Bounding $\lVert{u}\rVert_{C^0([0,T];V)} \leq C\left(\lVert{u}\rVert_{L^2(0,T;V)} + \lVert{u'}\rVert_{L^2(0,T;H)}\right)$?

Question

Define $W(X,Y) = \{ u \in L^2(0,T;X) \mid u' \in L^2(0,T;Y)\}$ where $u'$ is the usual weak derivative.

Let $V \subset H \subset V^*$ be a Hilbert triple.
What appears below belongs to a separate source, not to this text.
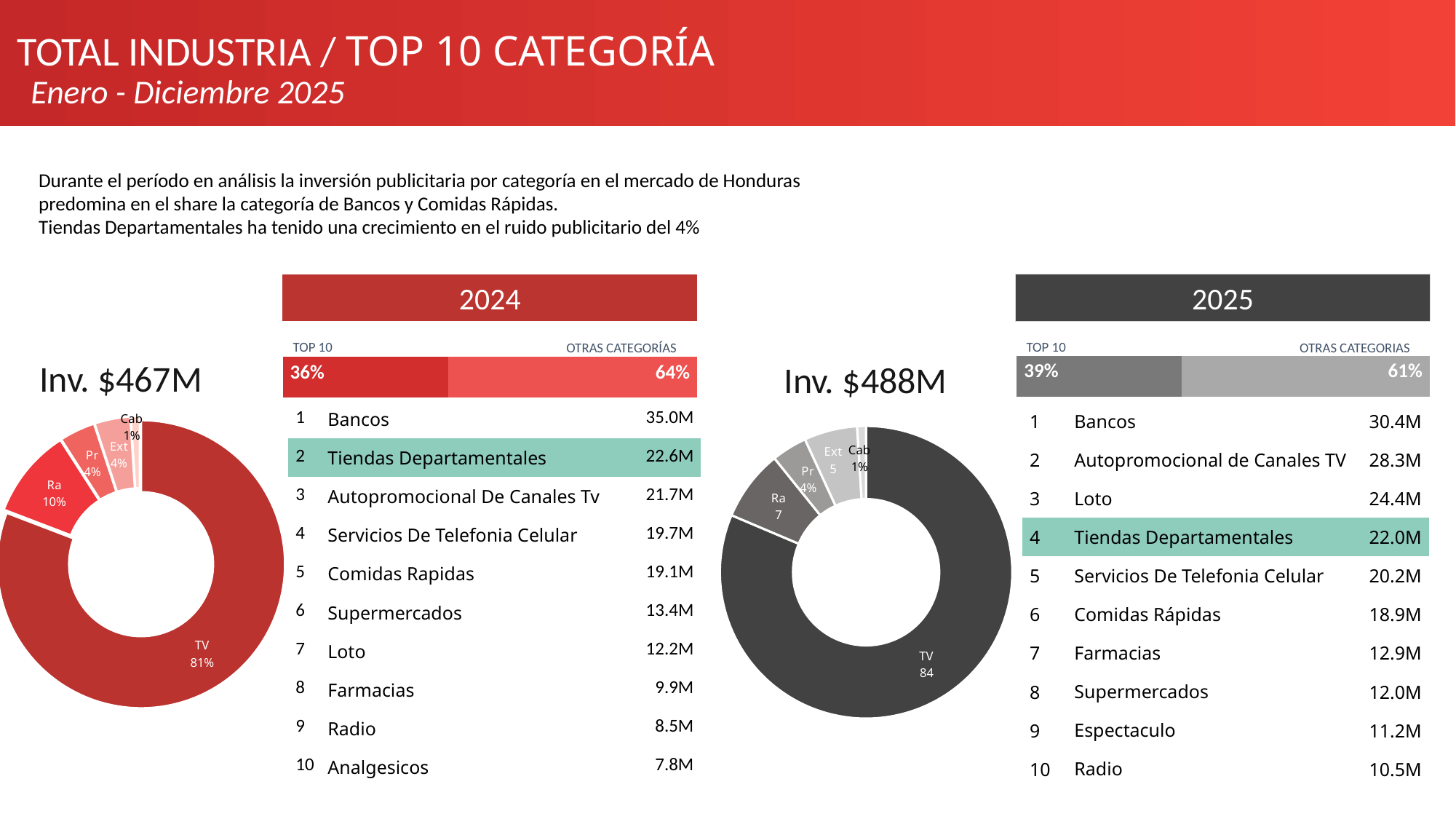
What kind of chart is shown under "Inv. $467M" on the left of the slide? Donut chart In the 2024 donut chart (left), what share does Ra have? 10% In the 2025 donut chart (right), what is the value shown for TV? 84 How many segments does the 2024 donut chart (left) have? 5 In the 2025 donut chart (right), what is the value shown for Ext? 5 In the 2024 donut chart (left), which segment is the largest? TV In the 2025 donut chart (right), what is the value shown for Ra? 7 In the 2024 donut chart (left), which segment is the smallest? Cab In the 2024 donut chart (left), which is larger, Ra or Pr? Ra In the 2024 donut chart (left), what is the difference between the TV share and the Ra share? 71% In the 2024 donut chart (left), what share does TV have? 81% In the 2025 donut chart (right), which segment is the smallest? Cab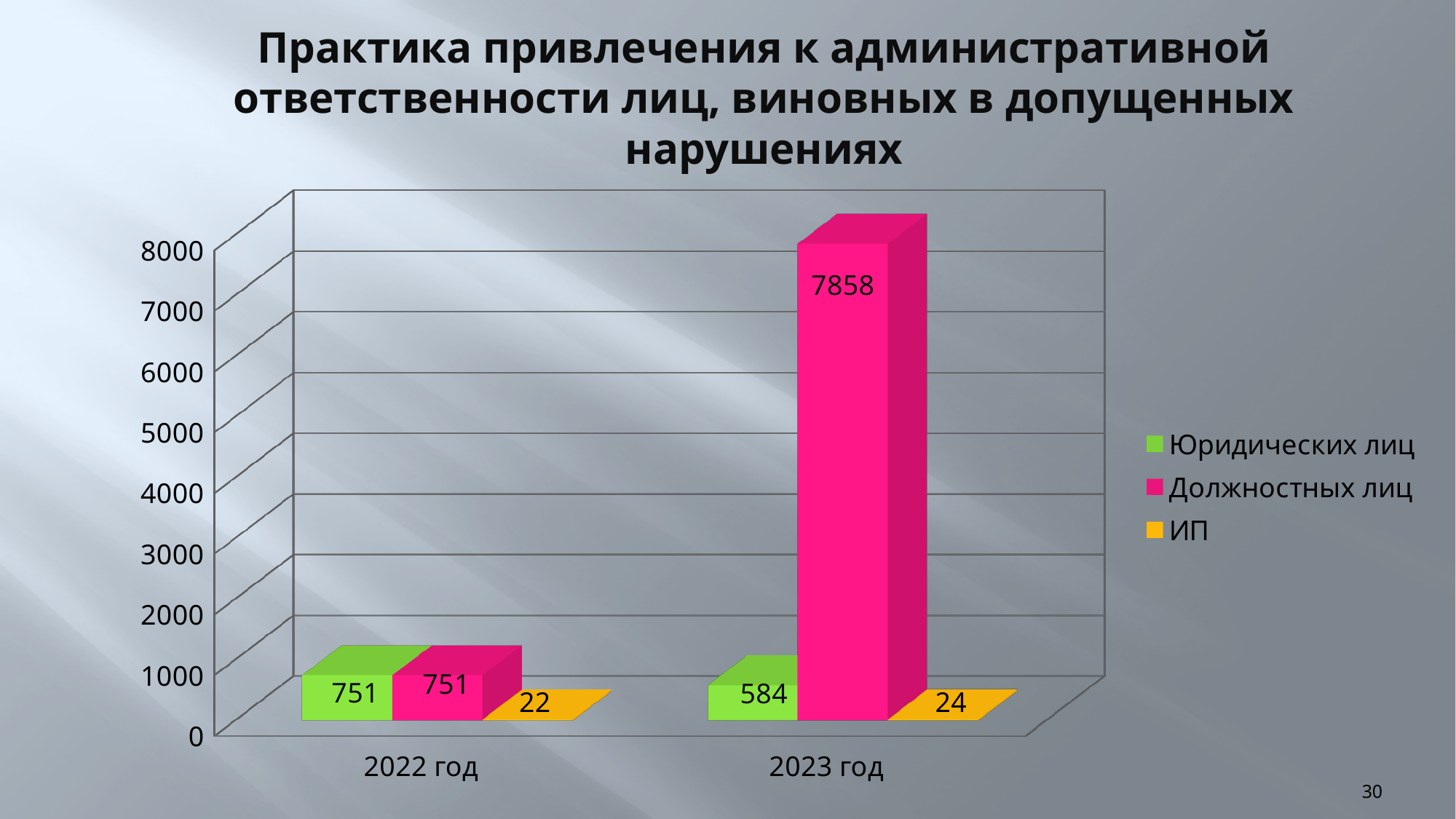
Which series has the highest value in 2023 год? Должностных лиц How many categories are shown on the x axis? 2 What is the difference between the Должностных лиц values for 2023 год and 2022 год? 7107 Does the value for Юридических лиц rise or fall from 2022 год to 2023 год? fall Which is larger: the Юридических лиц value for 2022 год or for 2023 год? 2022 год Which series has the lowest value in 2022 год? ИП What is the value for Юридических лиц in 2023 год? 584 What is the value for Должностных лиц in 2023 год? 7858 What is the value for ИП in 2023 год? 24 What is the value for Юридических лиц in 2022 год? 751 What type of chart is shown on the slide? bar chart How many series does the legend list? 3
If $u \in W(V,V)$ (so $$u \in L^2(0,T;V) \quad\text{with}\quad u' \in L^2(0,T;V)$$), then is $$\lVert{u}\rVert_{C^0([0,T];V)} \leq C\left(\lVert{u}\rVert_{L^2(0,T;V)} + \lVert{u'}\rVert_{L^2(0,T;H)}\right)?$$ (Notice the norm on $u'$ is taken with respect the weaker space $H$).
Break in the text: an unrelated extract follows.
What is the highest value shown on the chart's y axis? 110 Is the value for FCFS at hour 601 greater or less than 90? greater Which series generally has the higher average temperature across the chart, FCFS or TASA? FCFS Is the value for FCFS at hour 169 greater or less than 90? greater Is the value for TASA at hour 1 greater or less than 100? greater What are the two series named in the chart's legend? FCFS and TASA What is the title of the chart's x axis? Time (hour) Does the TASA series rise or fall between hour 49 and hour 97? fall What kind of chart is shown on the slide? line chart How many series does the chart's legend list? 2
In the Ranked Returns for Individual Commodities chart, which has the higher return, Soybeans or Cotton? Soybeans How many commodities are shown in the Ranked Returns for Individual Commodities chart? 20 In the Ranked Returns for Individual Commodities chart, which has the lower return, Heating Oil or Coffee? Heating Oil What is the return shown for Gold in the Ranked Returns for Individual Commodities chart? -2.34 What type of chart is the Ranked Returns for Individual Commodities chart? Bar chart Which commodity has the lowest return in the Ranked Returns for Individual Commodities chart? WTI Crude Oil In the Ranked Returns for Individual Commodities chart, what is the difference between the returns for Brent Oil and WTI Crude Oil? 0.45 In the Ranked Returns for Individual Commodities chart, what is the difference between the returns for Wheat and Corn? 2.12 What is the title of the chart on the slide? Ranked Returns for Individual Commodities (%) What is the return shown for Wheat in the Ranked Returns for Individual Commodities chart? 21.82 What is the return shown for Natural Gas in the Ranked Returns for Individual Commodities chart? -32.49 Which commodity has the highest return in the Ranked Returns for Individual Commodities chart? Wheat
We know that $$W(V,V) \hookrightarrow C([0,T];V).$$ So the quantities in the desired inequality make sense, but does the inequality hold?

Answer 1

As mentioned by @TaQ, the embedding $W(V,H) \hookrightarrow C([0,T];V)$ is, in general, not true. However, if your estimate would be true, you can extend the embedding operator from the dense subspace $H^1(0,T;V)$ to $L^2(0,T;V) \cap H^1(0,T; H) = W(V,H)$. This yields a contradiction.